What we must be vigilant in protecting are our essential values that separate us as a people. America was founded and has persevered, in part, because of its optimism, and we must never allow that innocence to evaporate. The U.S. was a nation created to ensure that the energy of freedom and opportunity might exist, the potential of human creativity and natural, unforced individual initiative would drive men and women to dream and break the bounds that limited humanity in other lands, civilization would flourish, it was believed, in our democratic system. This was not a blind idealism, but a measured practical understanding of reality that worked to strengthen our society.

We won the second world war largely because these ideals were ingrained in our sensibilities. Our communities pooled their resources because we knew that we were unbeatable only when we were united. Whether liberal or conservative, rich or poor, left or right, we knew our enemy sought to ruin our optimism before destroying our unity.

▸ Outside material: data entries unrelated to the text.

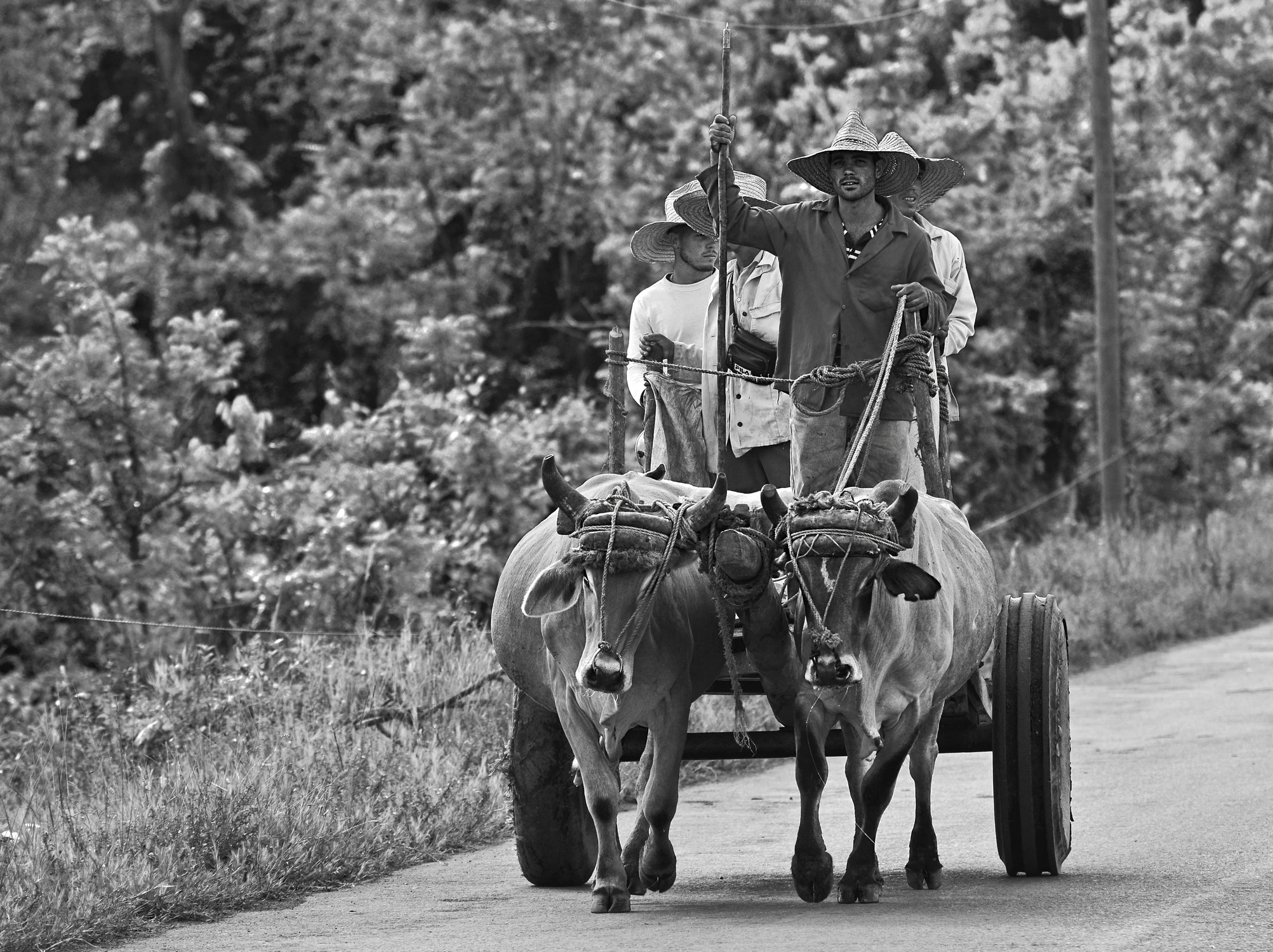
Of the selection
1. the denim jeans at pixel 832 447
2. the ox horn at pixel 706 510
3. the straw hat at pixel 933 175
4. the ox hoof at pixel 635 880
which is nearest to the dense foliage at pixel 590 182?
the straw hat at pixel 933 175

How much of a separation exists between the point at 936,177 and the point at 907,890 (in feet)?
10.2

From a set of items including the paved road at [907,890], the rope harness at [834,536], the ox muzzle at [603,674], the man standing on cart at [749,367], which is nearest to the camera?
the paved road at [907,890]

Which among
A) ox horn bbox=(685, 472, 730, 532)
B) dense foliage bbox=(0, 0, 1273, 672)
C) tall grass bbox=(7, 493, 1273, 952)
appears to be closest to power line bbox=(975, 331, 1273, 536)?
dense foliage bbox=(0, 0, 1273, 672)

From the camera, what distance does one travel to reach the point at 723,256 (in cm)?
855

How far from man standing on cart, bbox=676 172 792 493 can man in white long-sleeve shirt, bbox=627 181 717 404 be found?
7 cm

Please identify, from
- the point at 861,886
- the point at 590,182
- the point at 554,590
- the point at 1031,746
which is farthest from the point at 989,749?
the point at 590,182

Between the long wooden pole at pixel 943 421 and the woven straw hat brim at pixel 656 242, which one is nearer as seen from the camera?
the long wooden pole at pixel 943 421

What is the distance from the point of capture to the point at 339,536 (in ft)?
50.9

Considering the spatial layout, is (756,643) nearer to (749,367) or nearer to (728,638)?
(728,638)

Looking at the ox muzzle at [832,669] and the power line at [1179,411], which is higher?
the power line at [1179,411]

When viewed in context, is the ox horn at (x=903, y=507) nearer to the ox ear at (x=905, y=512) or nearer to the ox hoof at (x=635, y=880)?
the ox ear at (x=905, y=512)

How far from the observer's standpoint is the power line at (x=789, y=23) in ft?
82.5

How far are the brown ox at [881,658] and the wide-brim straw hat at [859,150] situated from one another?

We did not, as some would lead you to believe, as the result of any ‘patriot act’ or through technology. Nor did we win the war through political intrigue, scheming or trickery although such games may have been played on both sides for various reasons. It was substance that led to the eventual result of Hitler in that bunker in Berlin, simple human willpower, hard work and initiative and featured the labor of both the weakest and strongest amongst us. In short we won by being the people we have always been, fair and generous. That war proved that ideology will lose to reality as it will in this fight we now find ourselves.

We owe it to all those who lost their lives in the cause of freedom, during our great history, to not only return to our values that made us great and we must also remember September 11th, 2001, throughout the year, not just for one day every September.